→ **Given task**
Reproduce the items below, starting at the line that contains "Looking at both, is" and continuing through the end of the items, with both ends included.

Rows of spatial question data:
::::

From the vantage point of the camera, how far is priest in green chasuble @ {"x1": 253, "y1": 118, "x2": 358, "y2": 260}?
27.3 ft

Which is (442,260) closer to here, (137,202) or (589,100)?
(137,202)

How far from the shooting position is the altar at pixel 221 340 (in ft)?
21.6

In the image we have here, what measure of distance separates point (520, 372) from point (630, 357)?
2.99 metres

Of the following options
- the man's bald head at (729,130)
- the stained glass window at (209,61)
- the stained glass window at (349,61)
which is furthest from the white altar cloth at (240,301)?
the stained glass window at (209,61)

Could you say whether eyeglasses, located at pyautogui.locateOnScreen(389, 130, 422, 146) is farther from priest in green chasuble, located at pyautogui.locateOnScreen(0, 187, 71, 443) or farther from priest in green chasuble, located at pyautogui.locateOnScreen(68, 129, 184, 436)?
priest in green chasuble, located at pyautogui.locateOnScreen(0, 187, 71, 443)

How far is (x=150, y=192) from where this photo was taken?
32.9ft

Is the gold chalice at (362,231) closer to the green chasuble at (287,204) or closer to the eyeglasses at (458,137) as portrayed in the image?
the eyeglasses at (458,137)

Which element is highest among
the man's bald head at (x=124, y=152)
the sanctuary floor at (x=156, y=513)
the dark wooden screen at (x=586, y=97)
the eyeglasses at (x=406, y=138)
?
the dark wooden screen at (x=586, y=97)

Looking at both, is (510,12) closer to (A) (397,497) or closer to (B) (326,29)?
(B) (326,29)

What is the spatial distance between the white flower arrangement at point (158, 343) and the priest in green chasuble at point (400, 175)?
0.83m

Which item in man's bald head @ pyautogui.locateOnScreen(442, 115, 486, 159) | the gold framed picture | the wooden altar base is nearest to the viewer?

::::

→ **Response**
Looking at both, is (510,12) closer to (A) (397,497) or closer to (B) (326,29)?
(B) (326,29)

What is the spatial distance between the white flower arrangement at point (158, 343) and the priest in green chasuble at point (400, 175)?
0.83m

Which item in man's bald head @ pyautogui.locateOnScreen(442, 115, 486, 159) | the gold framed picture | the wooden altar base is nearest to the viewer?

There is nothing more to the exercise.